WHAT THE TASK ASKS:
Reproduce the following rows word for word, all of them.

##### RECORDS SUPPLIED #####

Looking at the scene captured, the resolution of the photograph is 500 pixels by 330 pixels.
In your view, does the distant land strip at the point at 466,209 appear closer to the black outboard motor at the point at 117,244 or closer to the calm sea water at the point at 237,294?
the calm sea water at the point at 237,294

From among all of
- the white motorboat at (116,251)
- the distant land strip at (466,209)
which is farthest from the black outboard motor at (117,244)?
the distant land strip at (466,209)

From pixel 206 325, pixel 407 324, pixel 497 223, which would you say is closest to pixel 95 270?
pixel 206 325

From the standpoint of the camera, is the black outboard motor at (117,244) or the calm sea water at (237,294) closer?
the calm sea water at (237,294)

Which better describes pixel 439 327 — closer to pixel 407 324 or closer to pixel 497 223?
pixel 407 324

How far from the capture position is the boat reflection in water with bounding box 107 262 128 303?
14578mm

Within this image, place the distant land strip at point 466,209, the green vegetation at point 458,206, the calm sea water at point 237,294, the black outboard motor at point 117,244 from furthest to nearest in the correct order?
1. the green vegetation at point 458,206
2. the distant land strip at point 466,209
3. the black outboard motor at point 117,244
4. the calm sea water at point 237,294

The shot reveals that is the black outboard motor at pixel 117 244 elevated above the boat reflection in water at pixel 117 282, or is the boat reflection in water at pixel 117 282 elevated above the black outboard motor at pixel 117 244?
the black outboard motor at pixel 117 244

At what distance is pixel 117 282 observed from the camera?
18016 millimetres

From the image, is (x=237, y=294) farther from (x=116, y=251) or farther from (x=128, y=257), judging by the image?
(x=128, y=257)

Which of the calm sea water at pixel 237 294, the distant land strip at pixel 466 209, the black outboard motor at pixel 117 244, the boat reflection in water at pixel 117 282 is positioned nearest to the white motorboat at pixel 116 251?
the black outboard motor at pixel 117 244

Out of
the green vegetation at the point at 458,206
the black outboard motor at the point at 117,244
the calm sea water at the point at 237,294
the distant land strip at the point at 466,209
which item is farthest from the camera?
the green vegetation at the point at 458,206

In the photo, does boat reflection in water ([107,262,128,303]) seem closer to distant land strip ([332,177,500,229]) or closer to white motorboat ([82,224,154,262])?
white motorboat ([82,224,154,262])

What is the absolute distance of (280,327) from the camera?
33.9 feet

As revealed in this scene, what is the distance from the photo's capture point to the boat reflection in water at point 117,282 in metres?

#####

TASK SOLUTION:
Looking at the scene captured, the resolution of the photograph is 500 pixels by 330 pixels.
In your view, does the distant land strip at the point at 466,209 appear closer to the black outboard motor at the point at 117,244 or closer to the calm sea water at the point at 237,294?
the calm sea water at the point at 237,294

From among all of
- the white motorboat at (116,251)
- the distant land strip at (466,209)
which is farthest from the black outboard motor at (117,244)?
the distant land strip at (466,209)

From pixel 206 325, pixel 407 324, pixel 497 223, which would you say is closest to pixel 95 270?
pixel 206 325

From the standpoint of the camera, is the black outboard motor at (117,244) or the calm sea water at (237,294) closer?
the calm sea water at (237,294)

Which better describes pixel 439 327 — closer to pixel 407 324 or closer to pixel 497 223?
pixel 407 324

How far from the capture position is the boat reflection in water with bounding box 107 262 128 303?
14578mm

Within this image, place the distant land strip at point 466,209, the green vegetation at point 458,206, the calm sea water at point 237,294, the black outboard motor at point 117,244 from furthest to nearest in the correct order?
1. the green vegetation at point 458,206
2. the distant land strip at point 466,209
3. the black outboard motor at point 117,244
4. the calm sea water at point 237,294

The shot reveals that is the black outboard motor at pixel 117 244 elevated above the boat reflection in water at pixel 117 282, or is the boat reflection in water at pixel 117 282 elevated above the black outboard motor at pixel 117 244?
the black outboard motor at pixel 117 244

At what distance is pixel 117 282 observed from the camera?
18016 millimetres

From the image, is (x=237, y=294) farther from (x=116, y=251) or farther from (x=128, y=257), judging by the image?
(x=128, y=257)

Which of the calm sea water at pixel 237 294, the distant land strip at pixel 466 209, the black outboard motor at pixel 117 244, the boat reflection in water at pixel 117 282 is positioned nearest to the white motorboat at pixel 116 251?
the black outboard motor at pixel 117 244

Out of
the green vegetation at the point at 458,206
the black outboard motor at the point at 117,244
the calm sea water at the point at 237,294
the distant land strip at the point at 466,209
which item is farthest from the camera?
the green vegetation at the point at 458,206

In the photo, does boat reflection in water ([107,262,128,303]) seem closer to distant land strip ([332,177,500,229]) or closer to white motorboat ([82,224,154,262])?
white motorboat ([82,224,154,262])

What is the absolute distance of (280,327) from the camera?
33.9 feet

As revealed in this scene, what is the distance from the photo's capture point to the boat reflection in water at point 117,282 in metres?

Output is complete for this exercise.